From the data, return each line holding the word "after".

################

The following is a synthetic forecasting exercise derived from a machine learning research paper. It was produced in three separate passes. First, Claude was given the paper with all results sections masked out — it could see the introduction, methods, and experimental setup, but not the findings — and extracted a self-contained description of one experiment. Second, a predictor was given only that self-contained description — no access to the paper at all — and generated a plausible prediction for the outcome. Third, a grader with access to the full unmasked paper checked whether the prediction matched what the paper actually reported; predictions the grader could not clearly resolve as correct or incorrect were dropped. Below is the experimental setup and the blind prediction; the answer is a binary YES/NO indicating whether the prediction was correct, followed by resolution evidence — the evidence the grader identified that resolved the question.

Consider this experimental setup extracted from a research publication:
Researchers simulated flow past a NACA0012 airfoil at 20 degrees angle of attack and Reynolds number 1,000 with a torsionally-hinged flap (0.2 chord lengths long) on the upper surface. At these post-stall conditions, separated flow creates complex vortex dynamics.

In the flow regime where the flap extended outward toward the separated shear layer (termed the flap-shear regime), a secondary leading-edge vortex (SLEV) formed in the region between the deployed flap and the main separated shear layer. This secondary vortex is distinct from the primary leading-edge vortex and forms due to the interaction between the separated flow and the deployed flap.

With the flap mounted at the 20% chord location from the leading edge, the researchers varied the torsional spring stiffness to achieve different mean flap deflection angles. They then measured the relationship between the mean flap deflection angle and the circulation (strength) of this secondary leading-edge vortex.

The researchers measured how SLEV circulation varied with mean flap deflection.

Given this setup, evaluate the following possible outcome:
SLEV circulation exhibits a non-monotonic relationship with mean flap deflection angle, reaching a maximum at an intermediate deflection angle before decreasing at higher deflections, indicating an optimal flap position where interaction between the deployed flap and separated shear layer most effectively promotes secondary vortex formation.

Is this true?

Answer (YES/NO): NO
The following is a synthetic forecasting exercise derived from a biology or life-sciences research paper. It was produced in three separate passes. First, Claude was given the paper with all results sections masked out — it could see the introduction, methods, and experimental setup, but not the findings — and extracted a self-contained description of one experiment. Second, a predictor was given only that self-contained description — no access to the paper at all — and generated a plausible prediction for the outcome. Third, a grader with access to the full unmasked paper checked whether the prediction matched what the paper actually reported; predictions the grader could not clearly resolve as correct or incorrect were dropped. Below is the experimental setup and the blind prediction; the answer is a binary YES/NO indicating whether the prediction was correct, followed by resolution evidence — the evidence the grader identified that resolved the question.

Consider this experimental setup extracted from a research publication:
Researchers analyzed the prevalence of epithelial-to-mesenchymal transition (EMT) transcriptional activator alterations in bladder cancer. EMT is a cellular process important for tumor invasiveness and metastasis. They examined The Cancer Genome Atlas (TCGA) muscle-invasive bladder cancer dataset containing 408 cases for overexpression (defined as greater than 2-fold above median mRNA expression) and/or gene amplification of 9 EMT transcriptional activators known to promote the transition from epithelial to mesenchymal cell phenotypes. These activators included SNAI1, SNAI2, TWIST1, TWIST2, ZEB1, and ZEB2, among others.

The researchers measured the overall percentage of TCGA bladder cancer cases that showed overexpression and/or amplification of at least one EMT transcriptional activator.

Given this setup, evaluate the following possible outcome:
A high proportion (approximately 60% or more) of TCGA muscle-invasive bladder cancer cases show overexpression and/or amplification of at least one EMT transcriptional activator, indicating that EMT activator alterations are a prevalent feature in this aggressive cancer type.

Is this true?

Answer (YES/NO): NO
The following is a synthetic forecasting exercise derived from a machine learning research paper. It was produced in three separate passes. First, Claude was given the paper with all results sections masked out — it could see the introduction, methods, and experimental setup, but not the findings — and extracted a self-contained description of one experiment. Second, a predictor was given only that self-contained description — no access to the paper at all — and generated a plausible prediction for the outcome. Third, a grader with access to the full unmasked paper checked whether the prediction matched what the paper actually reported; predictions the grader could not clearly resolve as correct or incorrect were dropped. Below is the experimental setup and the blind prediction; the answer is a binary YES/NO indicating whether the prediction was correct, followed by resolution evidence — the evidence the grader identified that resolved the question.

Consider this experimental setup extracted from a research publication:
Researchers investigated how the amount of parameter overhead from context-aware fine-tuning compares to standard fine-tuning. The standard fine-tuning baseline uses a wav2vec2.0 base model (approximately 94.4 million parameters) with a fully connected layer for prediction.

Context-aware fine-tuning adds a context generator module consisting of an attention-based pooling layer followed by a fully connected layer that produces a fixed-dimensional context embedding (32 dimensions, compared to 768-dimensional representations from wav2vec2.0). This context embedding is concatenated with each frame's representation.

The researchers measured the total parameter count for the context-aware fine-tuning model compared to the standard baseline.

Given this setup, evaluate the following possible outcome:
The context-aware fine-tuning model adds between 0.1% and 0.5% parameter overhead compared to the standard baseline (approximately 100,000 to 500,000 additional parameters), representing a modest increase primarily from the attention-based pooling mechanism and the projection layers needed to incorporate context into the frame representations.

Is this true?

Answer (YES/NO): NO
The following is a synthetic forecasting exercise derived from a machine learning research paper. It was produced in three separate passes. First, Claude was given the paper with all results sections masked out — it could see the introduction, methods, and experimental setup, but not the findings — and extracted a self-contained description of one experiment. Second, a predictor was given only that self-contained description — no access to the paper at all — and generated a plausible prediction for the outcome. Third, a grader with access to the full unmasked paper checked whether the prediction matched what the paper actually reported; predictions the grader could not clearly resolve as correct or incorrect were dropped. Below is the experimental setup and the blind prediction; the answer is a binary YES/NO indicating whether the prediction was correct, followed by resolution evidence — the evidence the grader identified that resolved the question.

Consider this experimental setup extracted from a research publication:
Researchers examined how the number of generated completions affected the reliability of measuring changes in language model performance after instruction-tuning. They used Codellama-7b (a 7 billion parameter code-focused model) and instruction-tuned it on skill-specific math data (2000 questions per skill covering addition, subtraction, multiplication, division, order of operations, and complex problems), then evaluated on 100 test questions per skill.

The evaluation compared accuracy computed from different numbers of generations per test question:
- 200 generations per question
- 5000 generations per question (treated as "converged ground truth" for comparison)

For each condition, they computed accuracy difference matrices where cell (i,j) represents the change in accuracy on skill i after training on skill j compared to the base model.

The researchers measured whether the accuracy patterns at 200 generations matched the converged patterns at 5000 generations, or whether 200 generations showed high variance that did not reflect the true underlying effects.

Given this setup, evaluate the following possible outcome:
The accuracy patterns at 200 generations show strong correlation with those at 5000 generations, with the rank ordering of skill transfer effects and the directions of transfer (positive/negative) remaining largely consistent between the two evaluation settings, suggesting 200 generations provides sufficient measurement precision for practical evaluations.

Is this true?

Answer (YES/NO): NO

################

RESULT
Researchers examined how the number of generated completions affected the reliability of measuring changes in language model performance after instruction-tuning. They used Codellama-7b (a 7 billion parameter code-focused model) and instruction-tuned it on skill-specific math data (2000 questions per skill covering addition, subtraction, multiplication, division, order of operations, and complex problems), then evaluated on 100 test questions per skill.
For each condition, they computed accuracy difference matrices where cell (i,j) represents the change in accuracy on skill i after training on skill j compared to the base model.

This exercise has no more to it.